Certifications et conformité réglementaire
La conformité fixe le socle, les certifications volontaires apportent une méthode et un langage commun, utile pour fédérer les équipes et dialoguer avec les donneurs d’ordre. Les cadres environnementaux portent sur les émissions, l’efficacité énergétique et la gestion des déchets, tandis que les cadres sociaux structurent les pratiques de travail et l’ancrage territorial.

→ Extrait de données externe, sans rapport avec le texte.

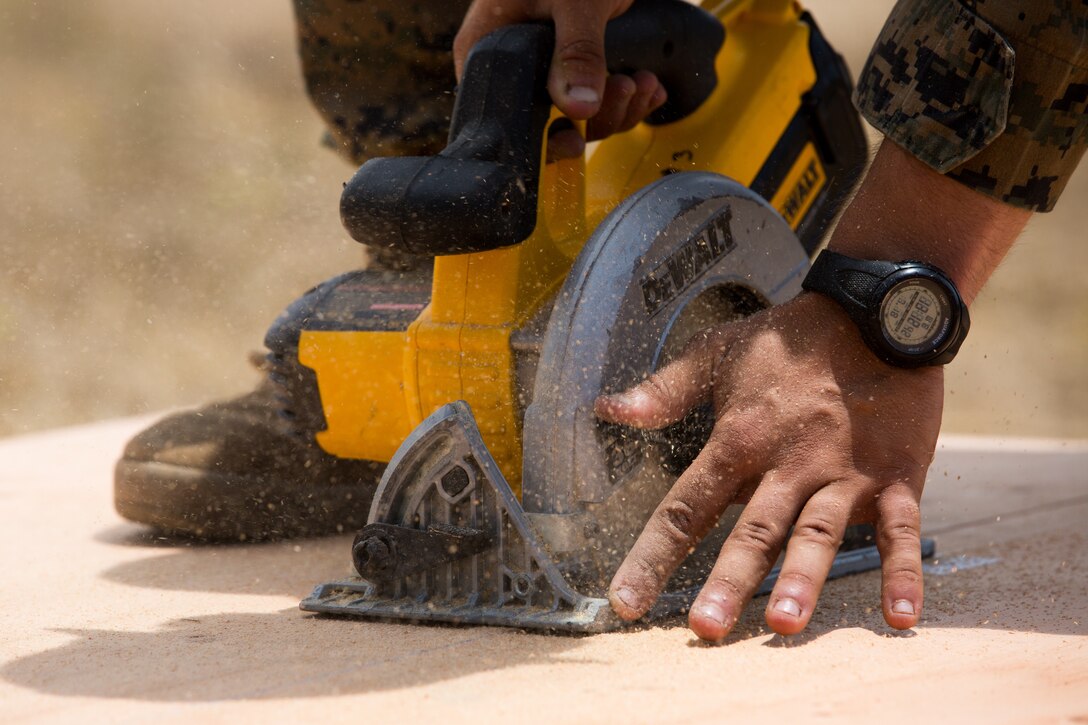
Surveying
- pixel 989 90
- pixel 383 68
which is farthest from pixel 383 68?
pixel 989 90

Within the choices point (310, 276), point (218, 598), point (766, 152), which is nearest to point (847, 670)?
point (218, 598)

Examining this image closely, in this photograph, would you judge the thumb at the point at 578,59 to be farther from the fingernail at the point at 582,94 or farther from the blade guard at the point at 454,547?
the blade guard at the point at 454,547

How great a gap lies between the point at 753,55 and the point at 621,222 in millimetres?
793

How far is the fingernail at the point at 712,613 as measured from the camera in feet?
4.47

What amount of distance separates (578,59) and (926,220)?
0.52 m

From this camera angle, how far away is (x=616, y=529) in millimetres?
1567

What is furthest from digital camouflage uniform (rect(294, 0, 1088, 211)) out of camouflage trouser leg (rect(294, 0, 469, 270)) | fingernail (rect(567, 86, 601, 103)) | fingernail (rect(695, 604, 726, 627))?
camouflage trouser leg (rect(294, 0, 469, 270))

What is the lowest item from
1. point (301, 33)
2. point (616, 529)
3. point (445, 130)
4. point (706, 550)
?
point (706, 550)

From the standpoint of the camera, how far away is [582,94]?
1671 mm

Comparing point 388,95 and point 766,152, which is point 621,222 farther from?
point 388,95

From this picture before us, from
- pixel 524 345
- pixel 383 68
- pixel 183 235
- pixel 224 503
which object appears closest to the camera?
pixel 524 345

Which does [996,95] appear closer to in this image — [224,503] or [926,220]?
[926,220]

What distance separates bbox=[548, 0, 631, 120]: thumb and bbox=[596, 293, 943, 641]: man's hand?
40 centimetres

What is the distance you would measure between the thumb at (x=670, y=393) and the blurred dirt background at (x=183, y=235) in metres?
2.58
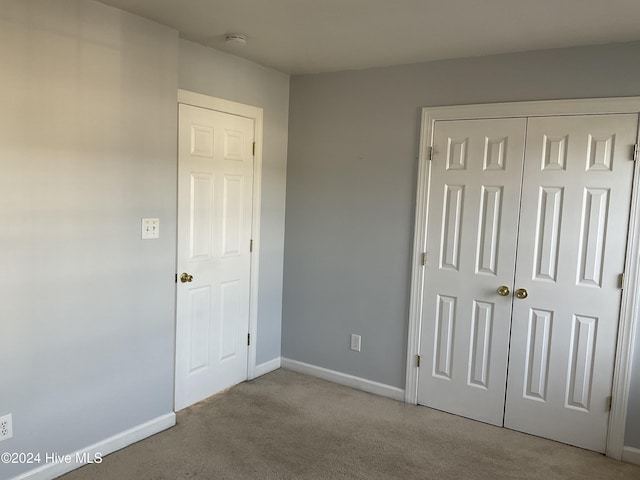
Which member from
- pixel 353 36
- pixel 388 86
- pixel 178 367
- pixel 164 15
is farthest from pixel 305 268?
pixel 164 15

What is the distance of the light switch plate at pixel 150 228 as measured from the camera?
2.78 meters

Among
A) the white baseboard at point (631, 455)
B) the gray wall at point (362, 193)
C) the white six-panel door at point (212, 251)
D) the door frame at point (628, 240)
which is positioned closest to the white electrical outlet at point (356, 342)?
the gray wall at point (362, 193)

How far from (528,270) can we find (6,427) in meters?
2.97

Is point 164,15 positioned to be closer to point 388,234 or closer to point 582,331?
point 388,234

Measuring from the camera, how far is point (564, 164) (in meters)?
2.90

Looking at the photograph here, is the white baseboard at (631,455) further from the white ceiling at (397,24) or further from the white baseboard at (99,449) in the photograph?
the white baseboard at (99,449)

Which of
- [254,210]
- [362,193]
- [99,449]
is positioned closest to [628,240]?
[362,193]

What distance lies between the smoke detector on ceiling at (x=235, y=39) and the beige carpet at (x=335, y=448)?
94.6 inches

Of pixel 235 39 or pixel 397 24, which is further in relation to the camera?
pixel 235 39

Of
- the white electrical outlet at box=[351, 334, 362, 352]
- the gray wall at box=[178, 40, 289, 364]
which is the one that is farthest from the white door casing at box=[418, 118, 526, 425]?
the gray wall at box=[178, 40, 289, 364]

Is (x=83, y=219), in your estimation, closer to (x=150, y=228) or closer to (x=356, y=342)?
(x=150, y=228)

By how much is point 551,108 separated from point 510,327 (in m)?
1.39

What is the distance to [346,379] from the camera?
3797mm

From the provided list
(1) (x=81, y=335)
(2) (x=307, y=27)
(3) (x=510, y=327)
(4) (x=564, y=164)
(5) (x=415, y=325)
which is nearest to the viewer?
(1) (x=81, y=335)
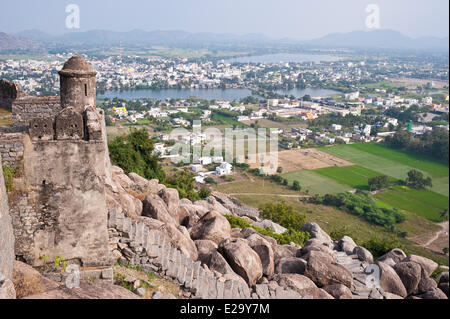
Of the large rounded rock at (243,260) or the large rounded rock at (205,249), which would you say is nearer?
the large rounded rock at (243,260)

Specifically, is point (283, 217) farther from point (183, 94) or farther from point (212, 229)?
point (183, 94)

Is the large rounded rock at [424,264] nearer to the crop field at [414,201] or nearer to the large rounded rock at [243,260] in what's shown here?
the large rounded rock at [243,260]

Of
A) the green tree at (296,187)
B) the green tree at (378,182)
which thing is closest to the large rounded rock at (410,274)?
the green tree at (378,182)

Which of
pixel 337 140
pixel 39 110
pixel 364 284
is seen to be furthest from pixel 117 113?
pixel 364 284

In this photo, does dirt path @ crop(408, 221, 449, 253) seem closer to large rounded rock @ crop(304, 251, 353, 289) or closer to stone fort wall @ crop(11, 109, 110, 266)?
large rounded rock @ crop(304, 251, 353, 289)

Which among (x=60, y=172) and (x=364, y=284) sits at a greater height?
(x=60, y=172)
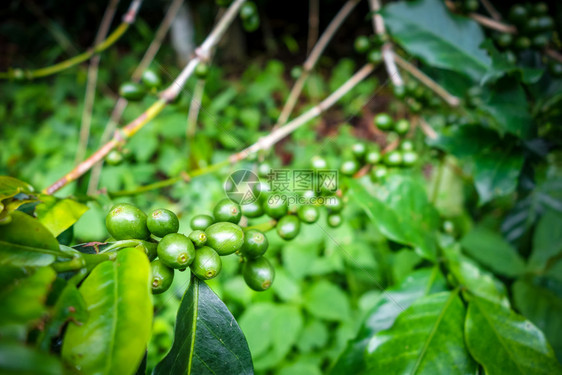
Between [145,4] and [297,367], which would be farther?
[145,4]

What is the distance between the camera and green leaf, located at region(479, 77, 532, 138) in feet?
3.93

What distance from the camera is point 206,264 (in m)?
0.74

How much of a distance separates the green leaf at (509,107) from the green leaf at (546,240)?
0.61 m

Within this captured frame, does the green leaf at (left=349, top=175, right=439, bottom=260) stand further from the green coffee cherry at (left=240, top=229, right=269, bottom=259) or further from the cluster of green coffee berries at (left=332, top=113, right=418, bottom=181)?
the green coffee cherry at (left=240, top=229, right=269, bottom=259)

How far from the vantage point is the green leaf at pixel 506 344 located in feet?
3.00

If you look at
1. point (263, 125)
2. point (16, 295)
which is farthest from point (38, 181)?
point (16, 295)

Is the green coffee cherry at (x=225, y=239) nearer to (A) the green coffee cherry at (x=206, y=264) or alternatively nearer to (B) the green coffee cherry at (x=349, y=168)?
(A) the green coffee cherry at (x=206, y=264)

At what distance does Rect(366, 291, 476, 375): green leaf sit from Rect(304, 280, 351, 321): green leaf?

Les certifications comme iso 14001, ohsas 18001 et iso 26000 balisent une démarche lisible et auditable, y compris dans le contexte des marchés publics qui intègrent des exigences durables.
| Cadre | Exemple cité | Ce que cela structure |
|---|---|---|
| Conformité environnementale | Limites ges, efficacité énergétique, gestion des déchets. | Mesure, réduction et contrôle des impacts environnementaux. |
| Cadre social et territorial | Normes sociales, participation pdu, pte. | Organisation sociale, mobilité, sécurité et cohérence locale. |
| Certification environnement | Iso 14001. | Système de management environnemental et amélioration continue. |
| Certification santé-sécurité | Ohsas 18001. | Politique de prévention et maîtrise des risques santé-sécurité. |
| Référentiel rse | Iso 26000. | Gouvernance rse et intégration des enjeux dans les décisions. |
| Achats publics | Intégration des enjeux durables dans les marchés publics. | Alignement de l’offre avec des critères de sélection responsables. |
La priorisation commence par la conformité, puis se prolonge par des certifications volontaires choisies selon l’activité et les attentes des clients.
Implication des équipes et partenaires
Une logistique rse tient par l’adhésion interne et par la cohérence de chaîne, car un maillon isolé ne change pas un flux entier. L’entreprise obtient des résultats quand elle aligne sites, transporteurs, fournisseurs et donneurs d’ordre autour d’objectifs partagés et suivis.
- Former les employés aux pratiques écoresponsables.
- Définir des indicateurs rse, dont des kpi carbone, un taux de recyclage et une mesure d’énergie, puis produire un reporting régulier.
- Impliquer fournisseurs et transporteurs afin d’éviter les injonctions contradictoires et harmoniser les exigences.
- Renforcer la sensibilisation et la transparence sur la chaîne logistique.
Cette approche installe un pilotage, pas une campagne. Elle nourrit une amélioration continue, fondée sur des preuves, des résultats et des arbitrages assumés.